EXPLORE THE MATERIAL:
A) Summarize the text on opioid prescribing in two sentences.
B) Update the text on opioid prescribing from "Beginning in June 2017, the Roswell" up to and including "policies were implemented.", replacing "women" with "patients".

7 Dec. 2018. A cancer center reduced its opioid pain prescriptions for surgery for a year, without patients reporting more pain, complications, or requests for more pills. A team from Roswell Park Comprehensive Cancer Center in Buffalo, New York reports its findings in today’s issue of the journal JAMA Network Open.

Researchers led by Roswell Park cancer specialist Emese Zsiros are seeking alternatives to wholesale prescriptions of opioid-based medications to manage pain of patients following surgery. The problem of opioid addiction is intertwined with relief and management of pain, for which opioid drugs are usually prescribed. Opioids work by reducing the intensity of pain signals to the brain, particularly regions of the brain controlling emotion, which reduces effects of the pain stimulus. Examples of leading opioid prescription pain medications are hydrocodone, oxycodon, morphine, and codeine. Heroin is also considered an opioid.

Despite state laws in New York restricting prescriptions of opioid pain pills to 7-day supplies, cancer patients are exempt from these rules, which led Zsiros and colleagues to examine Roswell Park’s own policies for a solution. Beginning in June 2017, the cancer center changed its opioid pain prescription policies for patients undergoing gynecologic and abdominal surgery, eliminating or sharply reducing the amount of opioid medications. Individuals having ambulatory or minimally invasive surgery received no opioids, while those undergoing major surgery received only a 3-day supply, with exceptions for those patients needing more than 5 doses while in the hospital. All patients received non-opioid pain medications, such as ibuprofen or acetaminophen — Advil or Tylenol, respectively — as needed for 7 days.

Beginning in June 2017, the Roswell Park researchers tracked women having gynecologic and abdominal surgery under these prescription policies through June 2018. In that time, 605 women had one of these surgeries under the new policies, and the team compared the results to 626 women receiving the same procedures in the 12 previous months, particularly the 60-day period immediately before, during, and after the surgery.

As expected, the number of opioid pan pills prescribed dropped drastically after the new policies took effect. With ambulatory surgery, for example, patients received about 14 pills on average before the restrictions, compared to an average of 0.2 pills per patient after the new policies were implemented.

The results show the amount of reported pain by the patients was about the same for patients under the restrictive prescription policies as before the policies went into effect. In addition, more than 8 in 10 patients (84%), both before and after the restrictive policies went into effect, did not request more pain pills. And according to the state-wide opioid tracking system in New York called I-STOP, the researchers confirmed patients did not get opioid medications elsewhere.

Zsiros notes in a Roswell Park statement that, “our study clearly shows that patients can recover from major surgery just as well with over-the-counter pain medications such as ibuprofen or acetaminophen and minimal or no opioids, with no increase in pain or postoperative complications — and without the side effects of opioids, such as nausea, constipation, sluggishness and dizziness, as well as the risk of long-term opioid use, abuse and diversion.”

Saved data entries
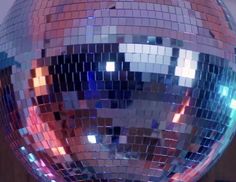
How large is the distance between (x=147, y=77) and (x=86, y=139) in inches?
2.6

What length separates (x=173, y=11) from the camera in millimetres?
471

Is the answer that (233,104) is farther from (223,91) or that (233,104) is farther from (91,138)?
(91,138)

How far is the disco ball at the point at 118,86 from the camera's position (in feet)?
1.49

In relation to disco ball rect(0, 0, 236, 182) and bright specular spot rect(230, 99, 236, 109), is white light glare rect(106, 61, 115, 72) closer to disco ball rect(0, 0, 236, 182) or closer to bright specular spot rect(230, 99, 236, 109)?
disco ball rect(0, 0, 236, 182)

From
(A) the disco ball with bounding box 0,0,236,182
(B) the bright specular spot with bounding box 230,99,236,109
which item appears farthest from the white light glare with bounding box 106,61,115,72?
(B) the bright specular spot with bounding box 230,99,236,109

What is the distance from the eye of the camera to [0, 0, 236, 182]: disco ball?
1.49 feet

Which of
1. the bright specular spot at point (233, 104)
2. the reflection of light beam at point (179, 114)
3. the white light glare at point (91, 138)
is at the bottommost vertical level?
the white light glare at point (91, 138)

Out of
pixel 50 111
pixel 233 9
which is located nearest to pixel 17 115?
pixel 50 111

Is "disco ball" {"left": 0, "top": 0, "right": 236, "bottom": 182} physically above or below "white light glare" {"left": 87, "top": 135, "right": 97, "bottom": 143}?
above

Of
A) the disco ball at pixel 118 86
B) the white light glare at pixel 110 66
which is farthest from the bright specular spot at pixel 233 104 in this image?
the white light glare at pixel 110 66

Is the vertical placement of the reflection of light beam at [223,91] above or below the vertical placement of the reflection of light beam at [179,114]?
above

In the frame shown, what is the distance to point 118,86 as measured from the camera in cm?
45

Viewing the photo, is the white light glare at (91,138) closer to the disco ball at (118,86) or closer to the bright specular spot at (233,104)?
the disco ball at (118,86)

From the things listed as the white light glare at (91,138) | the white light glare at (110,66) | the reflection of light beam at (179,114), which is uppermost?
the white light glare at (110,66)
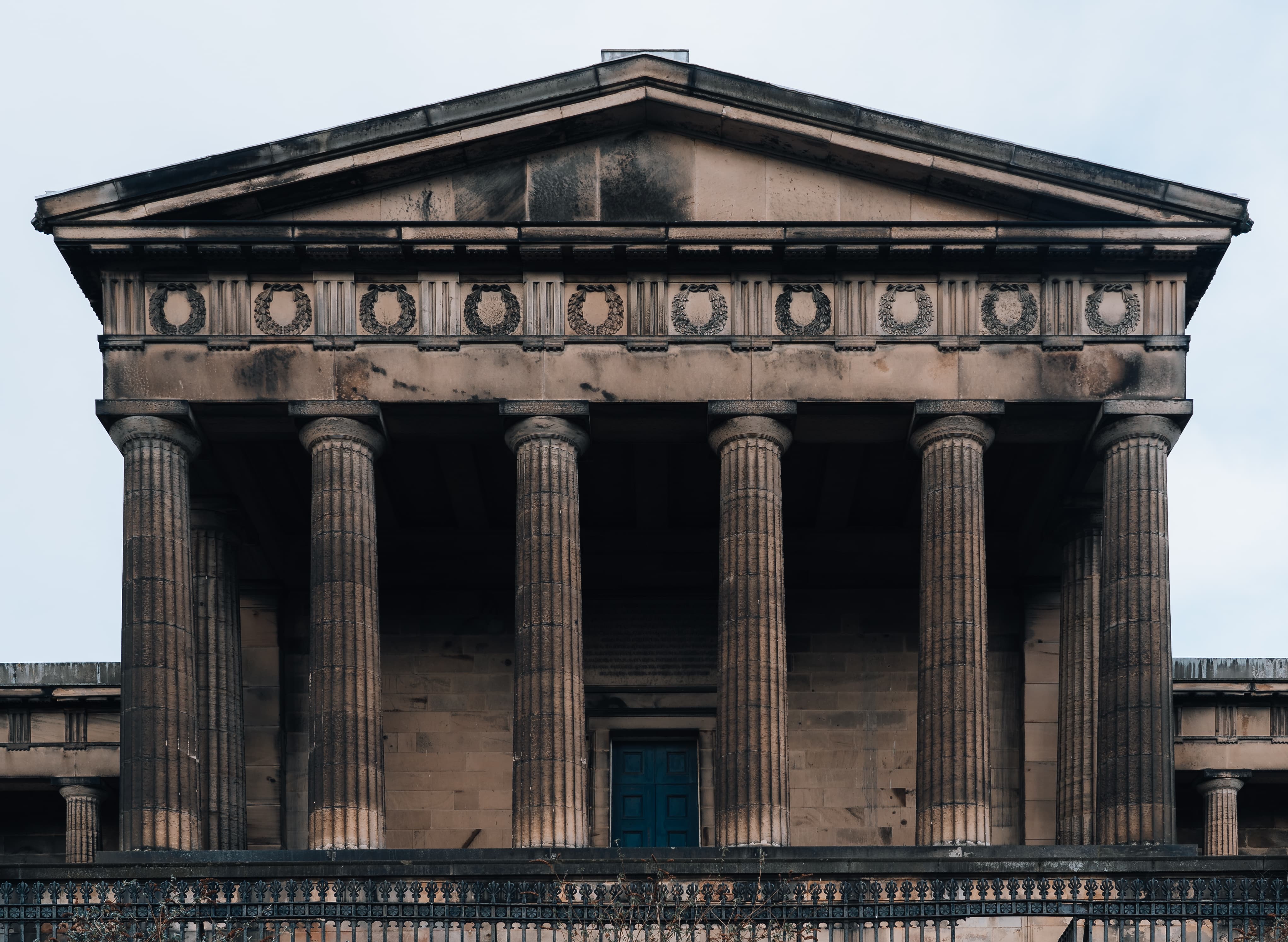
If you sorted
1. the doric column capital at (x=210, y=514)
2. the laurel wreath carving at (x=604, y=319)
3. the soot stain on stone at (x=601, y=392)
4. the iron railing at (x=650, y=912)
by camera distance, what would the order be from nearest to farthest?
1. the iron railing at (x=650, y=912)
2. the soot stain on stone at (x=601, y=392)
3. the laurel wreath carving at (x=604, y=319)
4. the doric column capital at (x=210, y=514)

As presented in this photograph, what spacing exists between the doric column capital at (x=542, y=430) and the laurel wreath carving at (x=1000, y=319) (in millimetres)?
7234

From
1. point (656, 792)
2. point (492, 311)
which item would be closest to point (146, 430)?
point (492, 311)

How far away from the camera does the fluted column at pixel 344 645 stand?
41.8m

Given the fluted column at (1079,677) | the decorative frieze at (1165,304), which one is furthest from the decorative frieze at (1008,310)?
the fluted column at (1079,677)

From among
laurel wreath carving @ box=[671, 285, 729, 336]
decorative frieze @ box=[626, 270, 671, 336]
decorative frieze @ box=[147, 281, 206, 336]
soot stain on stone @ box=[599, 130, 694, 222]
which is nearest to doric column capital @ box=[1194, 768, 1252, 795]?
laurel wreath carving @ box=[671, 285, 729, 336]

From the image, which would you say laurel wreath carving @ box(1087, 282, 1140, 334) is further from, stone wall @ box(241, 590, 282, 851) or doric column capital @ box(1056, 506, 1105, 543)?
stone wall @ box(241, 590, 282, 851)

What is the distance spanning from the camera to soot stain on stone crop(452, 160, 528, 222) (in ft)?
147

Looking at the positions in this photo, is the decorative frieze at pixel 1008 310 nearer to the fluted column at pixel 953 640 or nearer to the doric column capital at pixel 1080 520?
the fluted column at pixel 953 640

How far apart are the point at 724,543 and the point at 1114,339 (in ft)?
24.4

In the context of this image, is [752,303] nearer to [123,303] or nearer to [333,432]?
[333,432]

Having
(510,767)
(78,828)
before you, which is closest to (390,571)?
(510,767)

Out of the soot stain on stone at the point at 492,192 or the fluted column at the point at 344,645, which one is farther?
the soot stain on stone at the point at 492,192

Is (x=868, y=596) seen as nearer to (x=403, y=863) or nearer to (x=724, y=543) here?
(x=724, y=543)

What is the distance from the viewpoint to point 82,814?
4972 centimetres
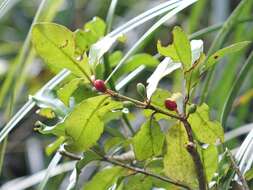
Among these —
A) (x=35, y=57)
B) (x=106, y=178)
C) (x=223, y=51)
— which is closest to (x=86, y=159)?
(x=106, y=178)

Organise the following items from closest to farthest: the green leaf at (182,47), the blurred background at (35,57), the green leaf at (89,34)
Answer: the green leaf at (182,47) < the green leaf at (89,34) < the blurred background at (35,57)

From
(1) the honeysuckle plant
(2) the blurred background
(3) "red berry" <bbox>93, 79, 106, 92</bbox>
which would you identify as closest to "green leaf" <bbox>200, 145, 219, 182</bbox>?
(1) the honeysuckle plant

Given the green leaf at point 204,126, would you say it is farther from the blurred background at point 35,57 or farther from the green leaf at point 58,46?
the blurred background at point 35,57

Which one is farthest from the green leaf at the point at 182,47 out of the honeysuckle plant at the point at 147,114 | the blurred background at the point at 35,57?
the blurred background at the point at 35,57

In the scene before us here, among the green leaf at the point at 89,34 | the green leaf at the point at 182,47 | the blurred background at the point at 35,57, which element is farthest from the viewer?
the blurred background at the point at 35,57

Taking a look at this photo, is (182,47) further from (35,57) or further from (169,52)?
(35,57)

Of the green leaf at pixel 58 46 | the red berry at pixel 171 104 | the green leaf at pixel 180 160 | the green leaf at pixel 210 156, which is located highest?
the green leaf at pixel 58 46

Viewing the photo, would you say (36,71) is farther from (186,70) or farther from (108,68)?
(186,70)
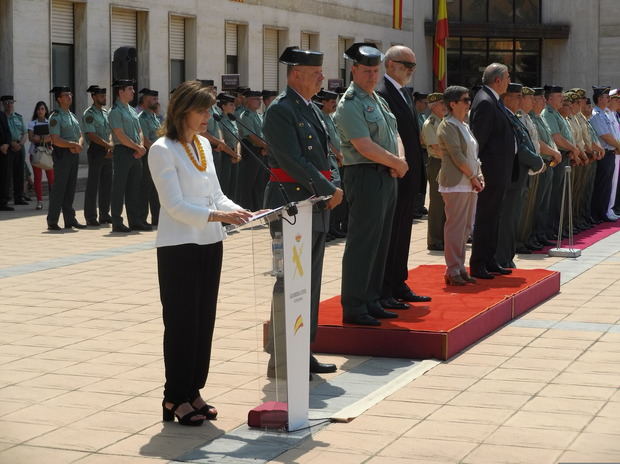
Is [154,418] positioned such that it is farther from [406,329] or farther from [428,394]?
[406,329]

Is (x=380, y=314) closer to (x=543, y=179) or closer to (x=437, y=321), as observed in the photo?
(x=437, y=321)

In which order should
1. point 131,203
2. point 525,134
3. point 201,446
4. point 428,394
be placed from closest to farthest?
point 201,446 → point 428,394 → point 525,134 → point 131,203

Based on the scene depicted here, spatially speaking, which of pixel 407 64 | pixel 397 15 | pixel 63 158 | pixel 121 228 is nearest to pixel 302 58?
pixel 407 64

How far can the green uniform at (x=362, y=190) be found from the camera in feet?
29.6

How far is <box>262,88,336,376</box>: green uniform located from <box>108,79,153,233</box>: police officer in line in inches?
381

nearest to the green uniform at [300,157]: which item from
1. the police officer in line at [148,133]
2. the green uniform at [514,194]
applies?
the green uniform at [514,194]

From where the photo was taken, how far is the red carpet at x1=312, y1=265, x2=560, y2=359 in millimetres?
8875

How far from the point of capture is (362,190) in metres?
9.09

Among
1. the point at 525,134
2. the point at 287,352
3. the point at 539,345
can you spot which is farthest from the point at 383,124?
the point at 525,134

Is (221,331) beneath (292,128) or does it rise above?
beneath

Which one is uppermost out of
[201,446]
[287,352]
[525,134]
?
[525,134]

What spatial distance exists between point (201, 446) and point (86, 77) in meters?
21.0

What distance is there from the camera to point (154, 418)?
23.5 feet

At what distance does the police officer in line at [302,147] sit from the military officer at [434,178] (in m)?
7.41
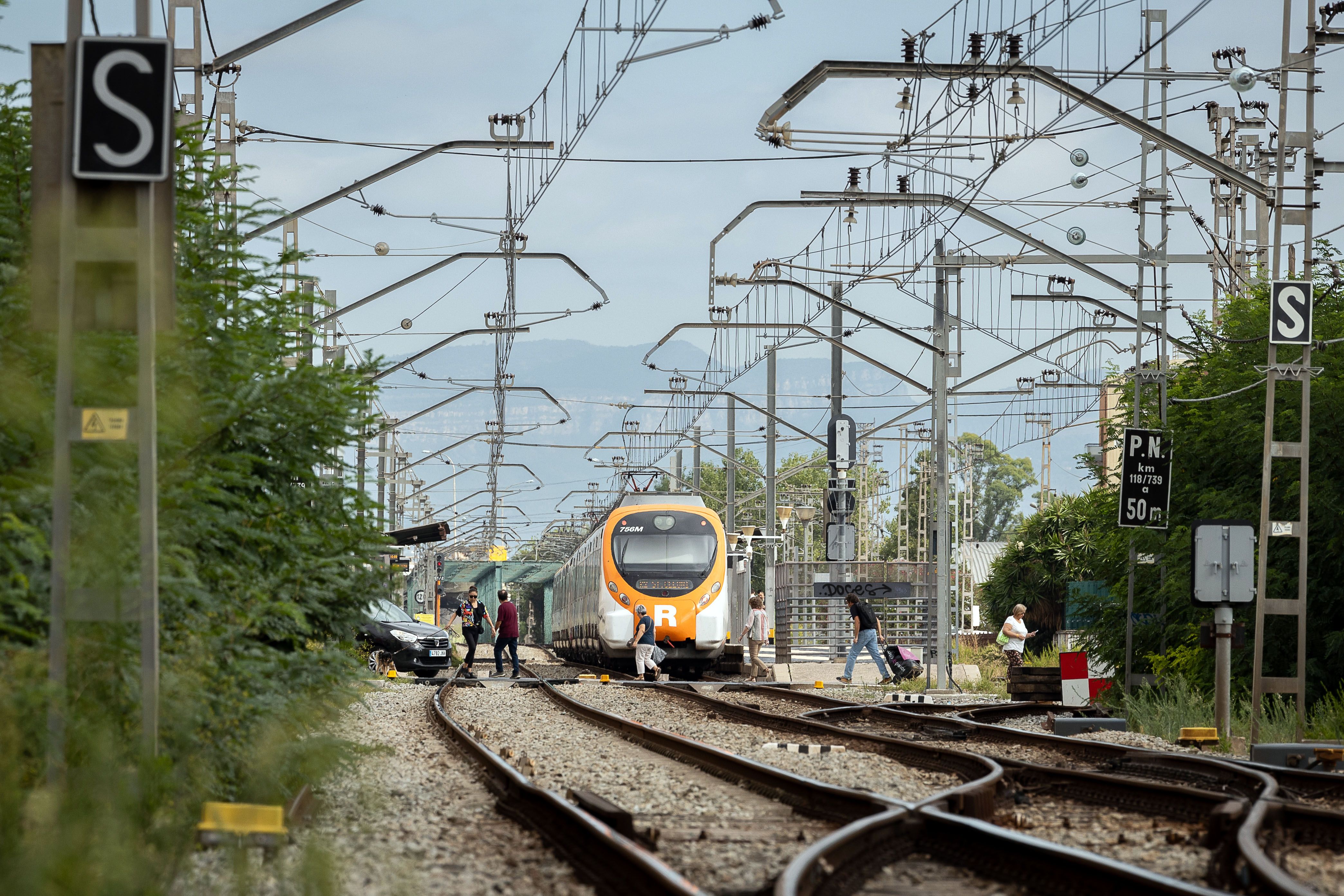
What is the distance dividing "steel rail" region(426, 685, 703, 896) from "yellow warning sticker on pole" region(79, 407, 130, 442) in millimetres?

SOLVED TASKS:
A) Beginning in June 2017, Roswell Park Comprehensive Cancer Center eliminated or sharply reduced opioid prescriptions for patients undergoing gynecologic and abdominal surgery, and all patients received non-opioid pain medications such as ibuprofen or acetaminophen as needed. When researchers compared 605 women treated under the new policies with 626 women who had the same procedures in the previous 12 months, they found that the number of opioid pills prescribed dropped drastically, while reported pain stayed about the same and 84% of patients in both groups did not request more pain pills.

B)
Beginning in June 2017, the Roswell Park researchers tracked patients having gynecologic and abdominal surgery under these prescription policies through June 2018. In that time, 605 patients had one of these surgeries under the new policies, and the team compared the results to 626 patients receiving the same procedures in the 12 previous months, particularly the 60-day period immediately before, during, and after the surgery.

As expected, the number of opioid pan pills prescribed dropped drastically after the new policies took effect. With ambulatory surgery, for example, patients received about 14 pills on average before the restrictions, compared to an average of 0.2 pills per patient after the new policies were implemented.